An inspirational figure, Callander was to remain at the helm for eight years, during which the Club played in seven Grand Finals. At one stage, in the mid-twenties, he was wearing multiple hats as President of Wangaratta, the O & M, the Wangaratta Athletic Club, Wangaratta Turf Club, St.Patrick’s Race Club and North-East District Racing Association.

It was said of Callander that: “Everyone who meets him becomes his friend. He has the facility of combining dignity and good fellowship.”

But, as we glance through this 1920 line-up, we recognise several others who were to make a sizeable impact on the town in the decades to follow:

…….Like Gordon ‘Scotty’ McDonald, who stood just 5 feet 4 inches and was renowned for his bravery throughout 147 games in Black and White. He played on until the early thirties, rejecting frequent approaches to try his luck in League football. He opted instead, to stick with his job as a grocer at the Co-Store, which he held until just before his death.

When Wangaratta fell upon hard times McDonald combined his playing duties with the role of Secretary from 1927-‘30. He remained a fervent Magpie.

……..Martin Moloney, along with ‘Scotty”, figured prominently in Wangaratta’s 1925 O & M premiership side and was a fixture in the line-up for many years. The family’s Butchery, on the site of the present-day Moloney’s Arcade, in Reid Street, became Martin’s domain.

………Norman McGuffie’s sojourn with Wangaratta lasted from 1919 to 1962. He proved to be a star in his 107 games. Upon hanging up the boots in 1927, he joined the Committee and stayed for 35 years. Incorporated in this was four years as Secretary/Treasurer, from 1935-‘38, and two spells as President, from 1949-‘53 and 1959-‘62.
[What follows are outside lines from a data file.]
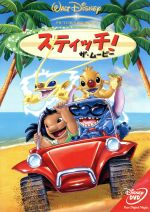 スティッチ!ザ・ムービー(通常)(DVD)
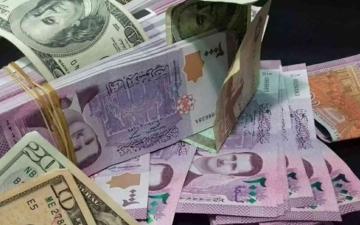 الصورة: الصورة: الليرة السورية إلى القاع وتحذيرات من كارثة اقتصادية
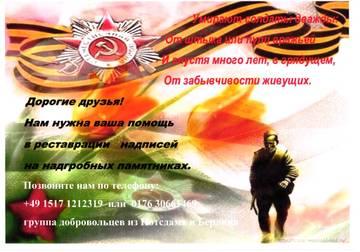 http://s8.uploads.ru/t/nVv3q.jpg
……..Vic Woods possessed the tall, lean physique of his son Graeme, who became one of the O & M’s finest ruckmen in 249 games with Wangaratta. Graeme was a regular inter-League representative and played in 6 premierships. His son Richie carried on the family tradition, playing with Wangaratta during the seventies.

………When Marty Bean retired as a player he took over as Wangaratta’s Head Trainer for 17 years. Many footballers, searching for that extra yard, sought the tutelage of the astute ‘Old Fox’. The Showgrounds was Marty’s stamping-ground in summer, as he fine-tuned athletes for more than four decades, training three Wangaratta Gift winners.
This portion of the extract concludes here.